Waikato sisters Rebecca and Petria Martin are the latest New Zealanders confirmed dead after a magnitude 8.3 earthquake and tsunami devastated Samoa last Wednesday.
Their parents, Kerry and Lynne, have been staying in the village of Alafoa, near Apia, since Friday.
At a press conference today they said they would be bringing their daughters' bodies back to New Zealand. "We've got our girls and we're taking them home," Lynne Martin said.
Rebecca (24) taught at Rototuna Primary School, 9km north of Hamilton, and Petria (22) was a team leader at Matamata's sports centre.
They were the middle two of four sisters, The Dominion Post reported.
Mrs Martin said she and her husband had just visited the scene where their daughters died.
The devastation was utterly amazing, Mr Martin said. The couple had met some survivors who had been with their daughters at the time the tsunami hit, and they had been "just unlucky".
He said the girls had run, but the waters got them.
The couple will fly home with the remains on Monday night (Samoa time), arriving in Auckland on Wednesday and they plan a large funeral in Matamata on Saturday.
The sisters' deaths bring the official New Zealand death toll to seven.
South Auckland grandmother Tauaavaga Tupuola, 84, Raglan woman Mary Anne White, another adult and two children were also confirmed dead.
Two-year-old Alphie Cunliffe, whose British parents had moved to New Zealand, was also missing and presumed dead.
The Ministry of Foreign Affairs and Trade were still trying to trace 10 other New Zealanders -- some of whom may have left the Pacific Island already.
The ministry has asked for anyone who had heard from loved ones who were in Samoa at the time of the quake to contact them immediately.
Meanwhile a New Zealand medical team has begun operating on those injured during the quake and tsunami.
The team arrived in Apia yesterday and today face a full theatre schedule, with lots of broken bones and lacerations, theatre nurse Debbie Ratima said. More patients could also be coming down from the hills in coming days, she said.
The confirmed death toll for the Samoa, which bore the brunt of last Wednesday's tsunami, was 135, with eight people still missing.
The tsunami also claimed nine lives in Tonga and 32 in American Samoa, with four still missing there.

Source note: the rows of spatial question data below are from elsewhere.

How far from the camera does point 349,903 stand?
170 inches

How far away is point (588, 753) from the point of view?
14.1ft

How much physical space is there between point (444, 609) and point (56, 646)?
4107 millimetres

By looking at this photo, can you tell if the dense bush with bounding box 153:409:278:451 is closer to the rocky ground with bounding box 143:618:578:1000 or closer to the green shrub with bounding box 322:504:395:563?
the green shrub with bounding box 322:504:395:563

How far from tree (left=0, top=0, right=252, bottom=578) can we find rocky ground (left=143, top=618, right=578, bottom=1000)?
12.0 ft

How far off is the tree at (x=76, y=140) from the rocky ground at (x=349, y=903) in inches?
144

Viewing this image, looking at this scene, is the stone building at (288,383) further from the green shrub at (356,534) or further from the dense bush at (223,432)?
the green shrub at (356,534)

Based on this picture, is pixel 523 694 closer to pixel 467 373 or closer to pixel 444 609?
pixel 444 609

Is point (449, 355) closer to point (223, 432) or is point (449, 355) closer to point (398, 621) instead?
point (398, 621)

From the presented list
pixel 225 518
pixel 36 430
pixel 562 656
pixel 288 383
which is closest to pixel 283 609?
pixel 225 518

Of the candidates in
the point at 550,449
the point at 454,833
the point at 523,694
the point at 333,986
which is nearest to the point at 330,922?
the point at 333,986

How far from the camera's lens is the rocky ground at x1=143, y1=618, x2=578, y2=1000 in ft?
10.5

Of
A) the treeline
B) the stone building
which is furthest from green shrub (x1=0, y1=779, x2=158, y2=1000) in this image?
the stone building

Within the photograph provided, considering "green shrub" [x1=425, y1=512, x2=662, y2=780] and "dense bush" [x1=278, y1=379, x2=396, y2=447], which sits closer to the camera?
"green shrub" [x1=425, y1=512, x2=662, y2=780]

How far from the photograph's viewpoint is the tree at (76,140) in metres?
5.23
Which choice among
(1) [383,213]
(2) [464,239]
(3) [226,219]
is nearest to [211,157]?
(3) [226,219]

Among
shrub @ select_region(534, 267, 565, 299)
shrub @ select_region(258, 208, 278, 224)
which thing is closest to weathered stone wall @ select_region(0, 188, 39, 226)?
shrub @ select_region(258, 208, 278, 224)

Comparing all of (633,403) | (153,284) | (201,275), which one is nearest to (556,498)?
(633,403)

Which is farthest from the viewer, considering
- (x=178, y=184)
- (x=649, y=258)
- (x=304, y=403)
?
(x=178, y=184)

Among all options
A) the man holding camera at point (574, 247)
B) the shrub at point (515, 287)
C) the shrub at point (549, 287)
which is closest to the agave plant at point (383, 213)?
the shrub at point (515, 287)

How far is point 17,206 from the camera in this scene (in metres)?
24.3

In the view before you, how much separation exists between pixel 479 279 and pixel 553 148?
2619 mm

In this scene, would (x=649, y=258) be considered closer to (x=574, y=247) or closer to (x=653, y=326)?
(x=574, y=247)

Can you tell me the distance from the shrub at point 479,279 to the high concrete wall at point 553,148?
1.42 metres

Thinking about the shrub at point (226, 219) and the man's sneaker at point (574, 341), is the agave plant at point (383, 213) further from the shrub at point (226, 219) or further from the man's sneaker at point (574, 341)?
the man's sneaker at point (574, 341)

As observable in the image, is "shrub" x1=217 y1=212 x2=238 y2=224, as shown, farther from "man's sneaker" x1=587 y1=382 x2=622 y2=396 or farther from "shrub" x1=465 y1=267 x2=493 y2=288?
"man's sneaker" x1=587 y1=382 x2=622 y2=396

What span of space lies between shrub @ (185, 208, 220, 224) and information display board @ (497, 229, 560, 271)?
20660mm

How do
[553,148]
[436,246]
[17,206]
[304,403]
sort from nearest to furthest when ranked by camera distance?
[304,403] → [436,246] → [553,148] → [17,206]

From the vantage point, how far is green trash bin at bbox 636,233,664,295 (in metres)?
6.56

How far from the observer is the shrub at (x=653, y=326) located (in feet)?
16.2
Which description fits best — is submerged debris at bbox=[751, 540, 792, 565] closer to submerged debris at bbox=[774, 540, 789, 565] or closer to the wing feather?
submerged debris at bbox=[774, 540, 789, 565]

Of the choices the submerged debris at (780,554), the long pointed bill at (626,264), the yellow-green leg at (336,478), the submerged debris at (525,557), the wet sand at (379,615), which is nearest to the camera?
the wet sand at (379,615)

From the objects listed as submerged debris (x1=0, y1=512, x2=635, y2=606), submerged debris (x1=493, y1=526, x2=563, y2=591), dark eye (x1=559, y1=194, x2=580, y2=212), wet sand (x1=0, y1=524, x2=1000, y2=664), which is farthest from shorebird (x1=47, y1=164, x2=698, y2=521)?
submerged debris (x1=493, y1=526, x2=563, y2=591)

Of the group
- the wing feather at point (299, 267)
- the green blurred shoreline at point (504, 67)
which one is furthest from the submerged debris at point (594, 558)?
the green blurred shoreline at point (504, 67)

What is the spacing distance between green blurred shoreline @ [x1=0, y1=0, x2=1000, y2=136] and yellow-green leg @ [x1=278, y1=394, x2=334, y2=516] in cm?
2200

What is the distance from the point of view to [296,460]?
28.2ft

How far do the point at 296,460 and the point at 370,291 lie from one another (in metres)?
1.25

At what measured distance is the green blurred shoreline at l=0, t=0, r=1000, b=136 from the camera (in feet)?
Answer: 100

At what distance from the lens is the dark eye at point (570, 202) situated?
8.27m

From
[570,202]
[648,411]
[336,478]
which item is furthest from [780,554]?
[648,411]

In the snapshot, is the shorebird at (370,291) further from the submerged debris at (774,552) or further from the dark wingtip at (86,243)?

A planned mass burial for Samoans killed in the tragedy will take place on Thursday (Friday NZT), two days later than originally suggested by the government to give overseas-based relatives of the dead time to return.
A revised government estimate put damage to infrastructure, public and private properties at 380 million Samoa Tala ($NZ181.93million).
Oxfam aid worker Janna Hamilton said staff from local organisations and international aid agencies were looking for people still hiding in jungle-clad higher ground after fleeing the south-facing beaches, where the tsunami hit.
"There are still a lot of people who are pretty shell-shocked," she told NZPA.
Oxfam's major current concern was making fresh water available to the communities -- though the clean-up was still under way, reconstruction was already in its early stages, she said.
A New Zealand Air Force Boeing 757 landed in Apia yesterday, carrying medical and food supplies and police dog search teams, as well as the medical team.
HMNZS Canterbury was expected to sail from New Zealand on Tuesday with more aid and equipment.